WORK TO COMPLETE:
1/ Decide whether each statement agrees with the article on serotonin and fertility below, answering yes or no and quoting the words that settle it: (a) The findings appeared in Scientific Reports. (b) Higher glucose availability in rat brain suppresses serotonergic neurons. (c) Ballet dancers are named as people who can experience menstrual disruptions.
2/ List every function or physiological process that the article on serotonin and fertility says serotonin influences.

EXTRACT:
=-=-=

Serotonin Neurons Boost Fertility, May Treat Depression-Linked Infertility

Nagoya University

Scientists from Nagoya University in Japan have clarified the relationship between energy levels and fertility in animals and humans. They identified signaling from serotonin neurons as important for maintaining reproductive function by sensing glucose availability and subsequently enhancing the release of the reproductive hormone gonadotropin. Their findings also provide an explanation and possible treatment for the decreased fertility observed in people with depression. The results were published in Scientific Reports.

People who lack sufficient nutrition encounter problems with their reproductive health. For example, ballet dancers can experience menstrual disruptions and women who fast can struggle to conceive. According to a new study led by Designated Associate Professor Sho Nakamura and Professors Hiroko Tsukamura and Satoshi Ohkura, one of the main factors that affect a person's reproductive health is glucose availability.

Nakamura, Tsukamura, and their colleagues from the Graduate School of Bioagricultural Sciences at Nagoya University discovered that elevated glucose availability in rat brain stimulates serotonergic neurons. This causes the release of serotonin in the brain. Serotonin is an important neurotransmitter that affects the body and mind. It influences functions such as mood and behavior, and physiological processes such as bone health and metabolism.

=-=-=

ENTRIES SUPPLIED:
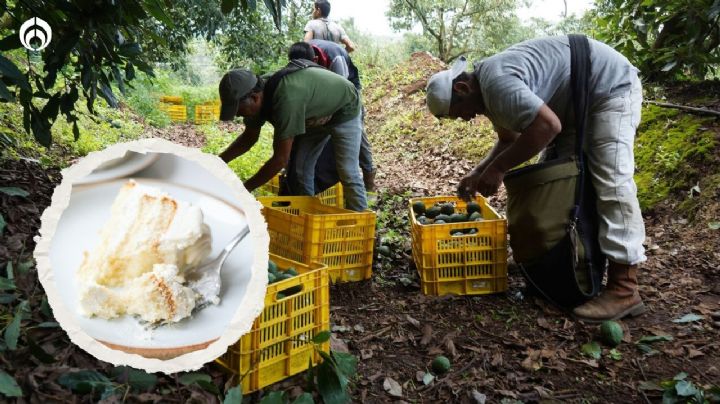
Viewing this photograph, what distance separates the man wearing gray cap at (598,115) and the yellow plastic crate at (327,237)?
2.59 feet

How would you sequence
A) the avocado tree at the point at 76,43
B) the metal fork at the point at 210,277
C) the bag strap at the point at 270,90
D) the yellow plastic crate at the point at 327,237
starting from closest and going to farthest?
the metal fork at the point at 210,277 → the avocado tree at the point at 76,43 → the yellow plastic crate at the point at 327,237 → the bag strap at the point at 270,90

=-=-=

ANSWERS FOR THE TASKS:
1/
(a) Yes: "The results were published in Scientific Reports."
(b) No: "elevated glucose availability in rat brain stimulates serotonergic neurons."
(c) Yes: "ballet dancers can experience menstrual disruptions"

2/
Mood
Behavior
Bone health
Metabolism